Stmt.getLocEnd()

Hi everybody,

I am now using LibTooling with the RefactoringTool to add some comments in some C codes.

I am now trying to add comments after a given statement (the body of a for to say the truth);
in order to detect the location of the end of a statement I use "Stmt.getLocEnd()", but I seems that its output is often inaccurate.

Here are two examples, if I insert "/* HERE */" at the end location:

  for(i=0; i<N/2; i++) res +=mand(i,N/4/* HERE */);
  for(i=0; i<mand(N,N); i++) res /* HERE */++;

I would expect the following output:

  for(i=0; i<N/2; i++) res +=mand(i,N/4);/* HERE */
  for(i=0; i<mand(N,N); i++) res ++;/* HERE */

It looks like a bug. Am I right or did I miss something ?

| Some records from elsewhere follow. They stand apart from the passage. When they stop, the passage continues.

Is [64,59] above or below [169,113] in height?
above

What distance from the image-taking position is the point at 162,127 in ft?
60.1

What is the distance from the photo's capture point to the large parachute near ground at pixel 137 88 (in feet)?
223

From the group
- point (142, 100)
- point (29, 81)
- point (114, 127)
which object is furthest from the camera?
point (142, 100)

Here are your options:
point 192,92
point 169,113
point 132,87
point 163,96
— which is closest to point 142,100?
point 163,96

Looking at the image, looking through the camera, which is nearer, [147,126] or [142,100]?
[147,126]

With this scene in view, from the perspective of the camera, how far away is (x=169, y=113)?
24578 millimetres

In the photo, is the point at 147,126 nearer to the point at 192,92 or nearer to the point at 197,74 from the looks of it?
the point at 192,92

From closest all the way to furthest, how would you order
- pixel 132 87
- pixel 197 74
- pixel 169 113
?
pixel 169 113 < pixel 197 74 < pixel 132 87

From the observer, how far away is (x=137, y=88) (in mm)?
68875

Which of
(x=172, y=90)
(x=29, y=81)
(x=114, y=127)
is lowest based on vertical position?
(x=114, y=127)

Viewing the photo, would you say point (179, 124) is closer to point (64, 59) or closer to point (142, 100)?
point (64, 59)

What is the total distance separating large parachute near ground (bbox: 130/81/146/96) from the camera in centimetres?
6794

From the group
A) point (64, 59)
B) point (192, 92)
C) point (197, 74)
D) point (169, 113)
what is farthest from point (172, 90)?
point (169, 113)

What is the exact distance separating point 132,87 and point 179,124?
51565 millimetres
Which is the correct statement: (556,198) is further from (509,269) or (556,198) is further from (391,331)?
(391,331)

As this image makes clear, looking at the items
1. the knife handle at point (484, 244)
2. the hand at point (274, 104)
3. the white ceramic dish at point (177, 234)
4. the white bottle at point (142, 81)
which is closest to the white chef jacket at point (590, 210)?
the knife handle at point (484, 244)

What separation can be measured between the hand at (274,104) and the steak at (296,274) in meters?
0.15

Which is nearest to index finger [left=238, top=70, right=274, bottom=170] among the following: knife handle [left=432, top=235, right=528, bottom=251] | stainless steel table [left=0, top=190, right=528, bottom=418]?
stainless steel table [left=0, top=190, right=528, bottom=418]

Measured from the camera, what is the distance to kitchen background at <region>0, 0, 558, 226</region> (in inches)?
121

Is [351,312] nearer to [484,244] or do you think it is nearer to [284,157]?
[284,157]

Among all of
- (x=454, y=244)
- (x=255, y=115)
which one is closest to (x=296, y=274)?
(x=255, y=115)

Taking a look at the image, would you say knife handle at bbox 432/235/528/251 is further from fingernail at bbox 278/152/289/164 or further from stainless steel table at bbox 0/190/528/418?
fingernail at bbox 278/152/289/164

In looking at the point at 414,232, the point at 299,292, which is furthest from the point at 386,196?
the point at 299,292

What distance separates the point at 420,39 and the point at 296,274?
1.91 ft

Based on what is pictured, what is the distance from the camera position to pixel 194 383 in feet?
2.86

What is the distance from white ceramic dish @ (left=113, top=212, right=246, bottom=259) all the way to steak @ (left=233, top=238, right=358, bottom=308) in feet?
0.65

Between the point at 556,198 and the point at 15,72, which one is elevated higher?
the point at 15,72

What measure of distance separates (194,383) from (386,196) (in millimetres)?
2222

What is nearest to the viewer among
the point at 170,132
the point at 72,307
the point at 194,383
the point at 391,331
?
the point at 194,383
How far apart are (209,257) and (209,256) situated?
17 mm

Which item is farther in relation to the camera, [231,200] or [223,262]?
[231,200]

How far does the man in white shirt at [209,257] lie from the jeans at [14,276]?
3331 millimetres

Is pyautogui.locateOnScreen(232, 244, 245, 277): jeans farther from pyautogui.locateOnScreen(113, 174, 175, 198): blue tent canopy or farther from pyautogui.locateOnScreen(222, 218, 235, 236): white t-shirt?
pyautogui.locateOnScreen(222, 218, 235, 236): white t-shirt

I found a previous recent discussion about this matter (http://clang-developers.42468.n3.nabble.com/Statements-that-end-with-td4028311.html), but It looks like nothing has been done.

- Antoine

Hi everybody,

I am now using LibTooling with the RefactoringTool to add some comments in
some C codes.

I am now trying to add comments after a given statement (the body of a for
to say the truth);
in order to detect the location of the end of a statement I use
"Stmt.getLocEnd()", but I seems that its output is often inaccurate.

Here are two examples, if I insert "/* HERE */" at the end location:

        for(i=0; i<N/2; i++) res +=mand(i,N/4/* HERE */);
        for(i=0; i<mand(N,N); i++) res /* HERE */++;

I would expect the following output:

        for(i=0; i<N/2; i++) res +=mand(i,N/4);/* HERE */
        for(i=0; i<mand(N,N); i++) res ++;/* HERE */

It looks like a bug. Am I right or did I miss something ?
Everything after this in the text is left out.